> [TASK STATEMENT]: From the line containing "How far do pixel" through the last line of the material, copy every line exactly, both ends inclusive; do not copy pictures.

-- Start MATERIAL --

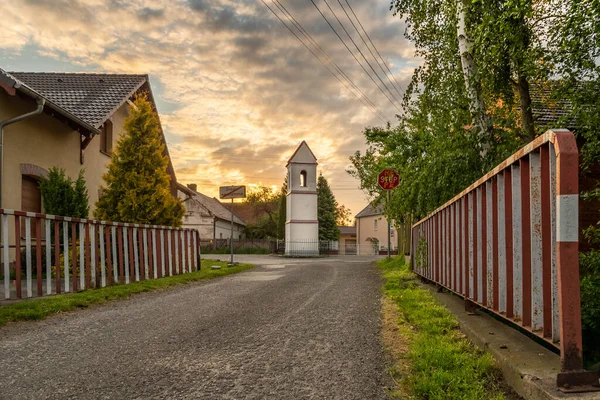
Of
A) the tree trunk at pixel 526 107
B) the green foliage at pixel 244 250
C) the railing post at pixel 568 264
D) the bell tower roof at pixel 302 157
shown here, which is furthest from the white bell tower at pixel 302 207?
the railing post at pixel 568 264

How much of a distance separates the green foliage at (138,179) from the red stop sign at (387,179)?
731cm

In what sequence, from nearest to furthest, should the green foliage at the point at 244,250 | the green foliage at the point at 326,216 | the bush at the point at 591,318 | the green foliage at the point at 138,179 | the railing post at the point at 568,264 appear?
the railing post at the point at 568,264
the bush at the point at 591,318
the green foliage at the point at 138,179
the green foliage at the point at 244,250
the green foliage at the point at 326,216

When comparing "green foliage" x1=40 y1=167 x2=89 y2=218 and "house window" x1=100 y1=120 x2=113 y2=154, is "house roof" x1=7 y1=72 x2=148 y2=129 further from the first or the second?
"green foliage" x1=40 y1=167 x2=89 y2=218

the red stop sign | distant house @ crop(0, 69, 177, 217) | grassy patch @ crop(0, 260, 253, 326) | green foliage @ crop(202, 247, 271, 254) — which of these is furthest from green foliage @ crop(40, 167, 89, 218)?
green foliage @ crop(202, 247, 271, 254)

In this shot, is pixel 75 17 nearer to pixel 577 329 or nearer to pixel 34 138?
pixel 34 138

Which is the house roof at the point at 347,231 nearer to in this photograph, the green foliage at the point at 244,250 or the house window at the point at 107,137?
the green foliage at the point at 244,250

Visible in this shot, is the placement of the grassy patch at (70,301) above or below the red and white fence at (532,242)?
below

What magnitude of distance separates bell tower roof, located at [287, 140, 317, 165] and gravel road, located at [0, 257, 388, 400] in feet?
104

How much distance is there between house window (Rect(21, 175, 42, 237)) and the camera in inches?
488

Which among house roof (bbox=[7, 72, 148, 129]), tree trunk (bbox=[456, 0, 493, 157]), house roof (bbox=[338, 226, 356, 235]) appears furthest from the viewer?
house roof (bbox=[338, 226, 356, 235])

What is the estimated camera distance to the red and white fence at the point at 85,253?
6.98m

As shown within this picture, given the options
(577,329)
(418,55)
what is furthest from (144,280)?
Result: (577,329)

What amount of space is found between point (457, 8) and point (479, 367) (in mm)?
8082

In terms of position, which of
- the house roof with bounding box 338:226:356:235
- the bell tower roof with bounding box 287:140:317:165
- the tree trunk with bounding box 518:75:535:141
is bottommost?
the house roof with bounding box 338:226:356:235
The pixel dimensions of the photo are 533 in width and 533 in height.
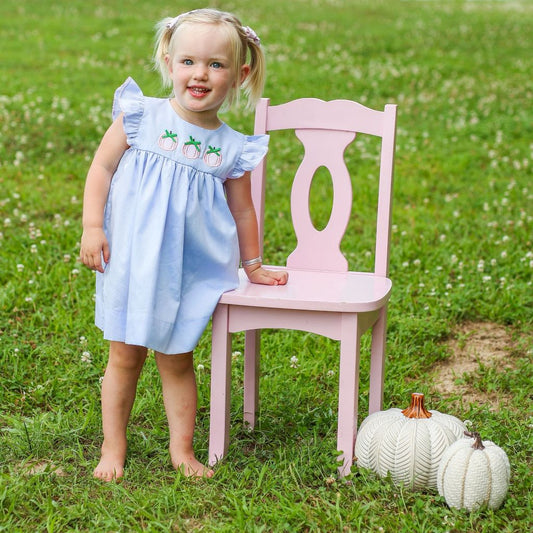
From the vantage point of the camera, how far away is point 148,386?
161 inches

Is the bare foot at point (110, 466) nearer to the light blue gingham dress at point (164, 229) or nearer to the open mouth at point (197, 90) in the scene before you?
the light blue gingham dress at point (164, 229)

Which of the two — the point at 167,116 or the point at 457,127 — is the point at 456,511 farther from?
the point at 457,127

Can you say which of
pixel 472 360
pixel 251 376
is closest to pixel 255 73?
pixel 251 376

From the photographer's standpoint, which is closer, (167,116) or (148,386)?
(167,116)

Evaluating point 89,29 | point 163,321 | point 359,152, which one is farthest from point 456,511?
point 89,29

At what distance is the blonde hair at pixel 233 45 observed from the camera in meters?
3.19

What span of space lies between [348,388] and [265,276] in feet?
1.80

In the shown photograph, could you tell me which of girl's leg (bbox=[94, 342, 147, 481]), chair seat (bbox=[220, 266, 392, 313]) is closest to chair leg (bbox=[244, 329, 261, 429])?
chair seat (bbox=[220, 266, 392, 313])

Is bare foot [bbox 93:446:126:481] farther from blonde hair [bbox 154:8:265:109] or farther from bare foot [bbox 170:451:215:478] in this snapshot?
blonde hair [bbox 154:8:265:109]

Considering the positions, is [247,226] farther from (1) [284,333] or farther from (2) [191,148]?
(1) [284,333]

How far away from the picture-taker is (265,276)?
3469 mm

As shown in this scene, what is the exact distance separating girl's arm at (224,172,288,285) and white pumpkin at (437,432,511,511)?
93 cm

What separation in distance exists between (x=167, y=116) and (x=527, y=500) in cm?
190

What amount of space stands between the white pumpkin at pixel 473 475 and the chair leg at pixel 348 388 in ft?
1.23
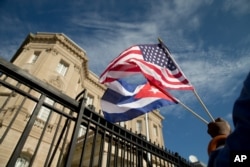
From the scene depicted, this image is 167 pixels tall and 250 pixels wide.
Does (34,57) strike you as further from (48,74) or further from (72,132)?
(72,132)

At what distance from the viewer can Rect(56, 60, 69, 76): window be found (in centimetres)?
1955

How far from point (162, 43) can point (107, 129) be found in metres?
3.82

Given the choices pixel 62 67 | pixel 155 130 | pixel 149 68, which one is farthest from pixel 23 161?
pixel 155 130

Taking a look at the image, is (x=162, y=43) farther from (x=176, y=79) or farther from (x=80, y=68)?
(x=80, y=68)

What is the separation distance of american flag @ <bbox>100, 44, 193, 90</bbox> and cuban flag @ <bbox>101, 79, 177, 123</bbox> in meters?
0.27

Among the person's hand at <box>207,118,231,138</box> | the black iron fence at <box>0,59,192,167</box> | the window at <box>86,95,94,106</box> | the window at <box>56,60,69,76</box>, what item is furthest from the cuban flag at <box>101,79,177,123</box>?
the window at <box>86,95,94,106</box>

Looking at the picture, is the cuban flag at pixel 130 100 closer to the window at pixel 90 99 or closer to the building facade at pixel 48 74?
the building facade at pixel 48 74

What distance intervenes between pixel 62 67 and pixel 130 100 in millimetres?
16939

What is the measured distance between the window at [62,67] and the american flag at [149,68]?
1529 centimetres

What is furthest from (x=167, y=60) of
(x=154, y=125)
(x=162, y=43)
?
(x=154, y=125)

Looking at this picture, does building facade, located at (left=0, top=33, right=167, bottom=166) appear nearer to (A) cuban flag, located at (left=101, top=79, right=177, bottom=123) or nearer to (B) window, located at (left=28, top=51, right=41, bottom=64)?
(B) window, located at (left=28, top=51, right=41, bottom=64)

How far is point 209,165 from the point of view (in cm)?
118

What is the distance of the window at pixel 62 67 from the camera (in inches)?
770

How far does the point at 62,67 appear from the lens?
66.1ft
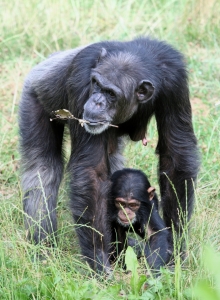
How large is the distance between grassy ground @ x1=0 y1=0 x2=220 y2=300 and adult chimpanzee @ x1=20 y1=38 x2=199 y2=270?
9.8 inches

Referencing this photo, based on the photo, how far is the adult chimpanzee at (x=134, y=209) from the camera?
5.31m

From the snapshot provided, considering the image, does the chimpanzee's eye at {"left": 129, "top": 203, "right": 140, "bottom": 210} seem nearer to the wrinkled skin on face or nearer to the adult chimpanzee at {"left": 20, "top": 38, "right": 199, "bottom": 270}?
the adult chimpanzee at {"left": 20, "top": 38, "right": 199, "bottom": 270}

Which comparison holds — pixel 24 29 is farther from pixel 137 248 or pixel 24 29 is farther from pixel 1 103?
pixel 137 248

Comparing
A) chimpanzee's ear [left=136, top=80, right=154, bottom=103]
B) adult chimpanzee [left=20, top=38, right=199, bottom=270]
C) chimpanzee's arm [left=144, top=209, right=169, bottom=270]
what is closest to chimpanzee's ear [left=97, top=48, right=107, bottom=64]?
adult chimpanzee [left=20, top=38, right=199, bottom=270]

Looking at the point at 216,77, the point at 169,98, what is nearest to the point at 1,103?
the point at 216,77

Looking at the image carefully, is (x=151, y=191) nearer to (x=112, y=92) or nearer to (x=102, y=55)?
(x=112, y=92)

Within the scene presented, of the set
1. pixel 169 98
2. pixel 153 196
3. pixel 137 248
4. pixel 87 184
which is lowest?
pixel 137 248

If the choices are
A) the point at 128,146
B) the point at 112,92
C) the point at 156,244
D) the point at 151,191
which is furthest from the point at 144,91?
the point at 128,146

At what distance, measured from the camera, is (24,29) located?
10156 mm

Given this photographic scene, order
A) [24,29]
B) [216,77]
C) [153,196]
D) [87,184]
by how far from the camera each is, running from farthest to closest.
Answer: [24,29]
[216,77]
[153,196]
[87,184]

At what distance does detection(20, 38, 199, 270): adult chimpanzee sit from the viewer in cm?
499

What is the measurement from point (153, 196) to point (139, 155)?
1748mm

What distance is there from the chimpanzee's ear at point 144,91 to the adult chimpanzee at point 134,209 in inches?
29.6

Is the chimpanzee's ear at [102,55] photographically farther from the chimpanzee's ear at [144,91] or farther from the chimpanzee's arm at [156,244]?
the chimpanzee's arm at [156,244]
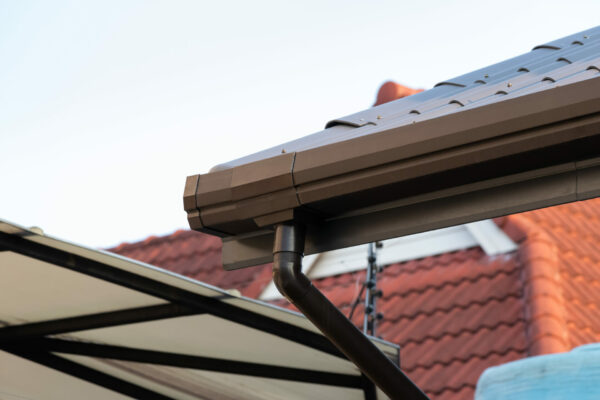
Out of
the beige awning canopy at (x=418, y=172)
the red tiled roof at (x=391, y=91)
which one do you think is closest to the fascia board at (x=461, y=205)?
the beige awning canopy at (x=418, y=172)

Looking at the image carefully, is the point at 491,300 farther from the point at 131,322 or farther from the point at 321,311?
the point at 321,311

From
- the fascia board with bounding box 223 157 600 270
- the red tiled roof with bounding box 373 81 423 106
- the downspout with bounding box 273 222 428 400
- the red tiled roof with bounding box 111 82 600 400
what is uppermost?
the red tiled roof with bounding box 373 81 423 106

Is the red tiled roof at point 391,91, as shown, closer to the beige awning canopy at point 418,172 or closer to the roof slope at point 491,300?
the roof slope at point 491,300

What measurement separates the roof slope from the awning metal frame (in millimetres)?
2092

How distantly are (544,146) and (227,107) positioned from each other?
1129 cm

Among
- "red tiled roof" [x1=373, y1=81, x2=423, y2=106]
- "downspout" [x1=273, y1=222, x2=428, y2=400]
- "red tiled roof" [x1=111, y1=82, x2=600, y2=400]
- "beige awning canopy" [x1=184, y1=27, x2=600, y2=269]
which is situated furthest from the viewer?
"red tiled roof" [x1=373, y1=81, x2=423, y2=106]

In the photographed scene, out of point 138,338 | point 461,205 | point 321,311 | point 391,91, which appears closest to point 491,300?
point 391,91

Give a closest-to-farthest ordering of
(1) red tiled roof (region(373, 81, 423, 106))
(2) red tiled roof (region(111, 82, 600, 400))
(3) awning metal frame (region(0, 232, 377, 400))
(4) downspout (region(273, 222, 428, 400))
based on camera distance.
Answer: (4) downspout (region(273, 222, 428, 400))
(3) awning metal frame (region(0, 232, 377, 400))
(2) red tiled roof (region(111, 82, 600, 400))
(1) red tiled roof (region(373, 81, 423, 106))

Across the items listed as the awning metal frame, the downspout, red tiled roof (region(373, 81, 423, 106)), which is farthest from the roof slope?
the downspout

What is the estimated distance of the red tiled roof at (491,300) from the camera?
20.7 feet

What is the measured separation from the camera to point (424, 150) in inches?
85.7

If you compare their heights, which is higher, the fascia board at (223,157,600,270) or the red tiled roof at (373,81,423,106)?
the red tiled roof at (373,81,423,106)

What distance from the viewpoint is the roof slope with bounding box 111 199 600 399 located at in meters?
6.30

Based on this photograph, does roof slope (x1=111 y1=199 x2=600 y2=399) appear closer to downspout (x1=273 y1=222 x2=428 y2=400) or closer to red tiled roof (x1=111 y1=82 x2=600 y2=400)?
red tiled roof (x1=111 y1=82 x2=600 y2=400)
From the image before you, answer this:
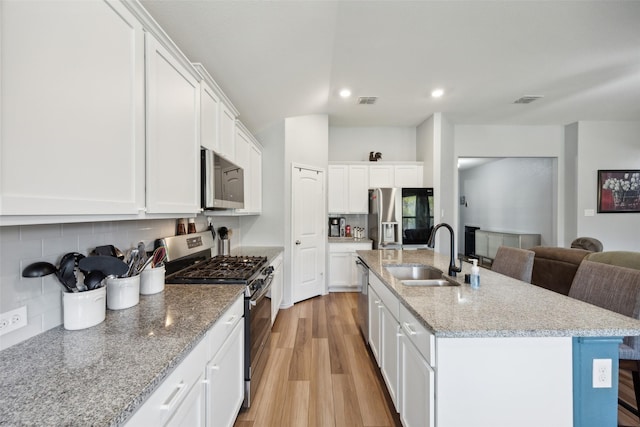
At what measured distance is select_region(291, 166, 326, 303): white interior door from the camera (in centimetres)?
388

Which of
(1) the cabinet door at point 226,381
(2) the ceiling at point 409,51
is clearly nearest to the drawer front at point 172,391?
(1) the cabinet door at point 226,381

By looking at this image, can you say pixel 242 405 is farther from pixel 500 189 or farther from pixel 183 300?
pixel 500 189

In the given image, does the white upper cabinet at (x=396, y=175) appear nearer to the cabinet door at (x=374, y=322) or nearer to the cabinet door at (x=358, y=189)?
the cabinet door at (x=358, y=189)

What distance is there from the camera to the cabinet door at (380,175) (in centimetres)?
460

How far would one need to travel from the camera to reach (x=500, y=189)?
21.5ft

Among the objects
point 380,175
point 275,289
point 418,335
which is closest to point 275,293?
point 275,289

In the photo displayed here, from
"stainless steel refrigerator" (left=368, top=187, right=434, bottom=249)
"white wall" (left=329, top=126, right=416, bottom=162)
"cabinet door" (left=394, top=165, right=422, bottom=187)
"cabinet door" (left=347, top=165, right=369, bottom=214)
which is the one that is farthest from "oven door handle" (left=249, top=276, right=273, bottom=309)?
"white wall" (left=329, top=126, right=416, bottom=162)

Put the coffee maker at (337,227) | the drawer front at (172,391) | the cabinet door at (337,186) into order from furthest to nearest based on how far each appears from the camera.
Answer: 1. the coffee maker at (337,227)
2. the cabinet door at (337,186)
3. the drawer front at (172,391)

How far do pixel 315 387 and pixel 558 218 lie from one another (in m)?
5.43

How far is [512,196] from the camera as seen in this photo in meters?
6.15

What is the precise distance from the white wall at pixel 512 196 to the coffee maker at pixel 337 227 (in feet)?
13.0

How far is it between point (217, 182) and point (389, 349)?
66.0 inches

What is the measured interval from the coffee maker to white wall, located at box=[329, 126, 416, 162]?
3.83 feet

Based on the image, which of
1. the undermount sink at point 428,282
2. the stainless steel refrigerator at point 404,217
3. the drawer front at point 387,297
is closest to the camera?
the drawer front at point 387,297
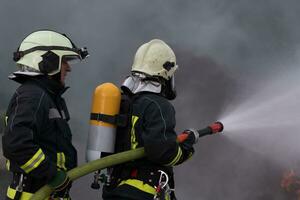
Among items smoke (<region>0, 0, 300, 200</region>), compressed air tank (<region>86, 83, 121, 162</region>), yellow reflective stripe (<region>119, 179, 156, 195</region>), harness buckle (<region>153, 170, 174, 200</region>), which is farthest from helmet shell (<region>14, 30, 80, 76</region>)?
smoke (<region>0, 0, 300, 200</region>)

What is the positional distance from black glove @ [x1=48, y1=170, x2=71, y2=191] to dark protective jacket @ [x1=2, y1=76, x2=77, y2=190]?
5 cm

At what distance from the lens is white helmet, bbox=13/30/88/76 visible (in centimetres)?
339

-- End MATERIAL --

> [SOLUTION TO THIS EXERCISE]:
How far do pixel 315 387 and pixel 558 218 lie from one another (in m)?
5.43

How far is [512,196] from the camera as seen in this photo in meters?
6.15

What is the precise distance from the white wall at pixel 512 196 to the coffee maker at pixel 337 227 (in feet)?
13.0

How far is it between point (217, 182) and point (389, 349)?
66.0 inches

What is the measured interval from the coffee maker to white wall, located at box=[329, 126, 416, 162]?
3.83 feet

Based on the image, which of
1. the undermount sink at point 428,282
2. the stainless steel refrigerator at point 404,217
3. the drawer front at point 387,297
is closest to the camera?
the drawer front at point 387,297
Among items smoke (<region>0, 0, 300, 200</region>), compressed air tank (<region>86, 83, 121, 162</region>), yellow reflective stripe (<region>119, 179, 156, 195</region>), harness buckle (<region>153, 170, 174, 200</region>), which is farthest from helmet shell (<region>14, 30, 80, 76</region>)?
smoke (<region>0, 0, 300, 200</region>)

What is the positional distance from black glove @ [x1=48, y1=170, x2=71, y2=191] to dark protective jacket @ [x1=2, y1=76, x2=77, y2=190]?
5 cm

At what distance from the lens is white helmet, bbox=13/30/88/76 visible (in centimetres)?
339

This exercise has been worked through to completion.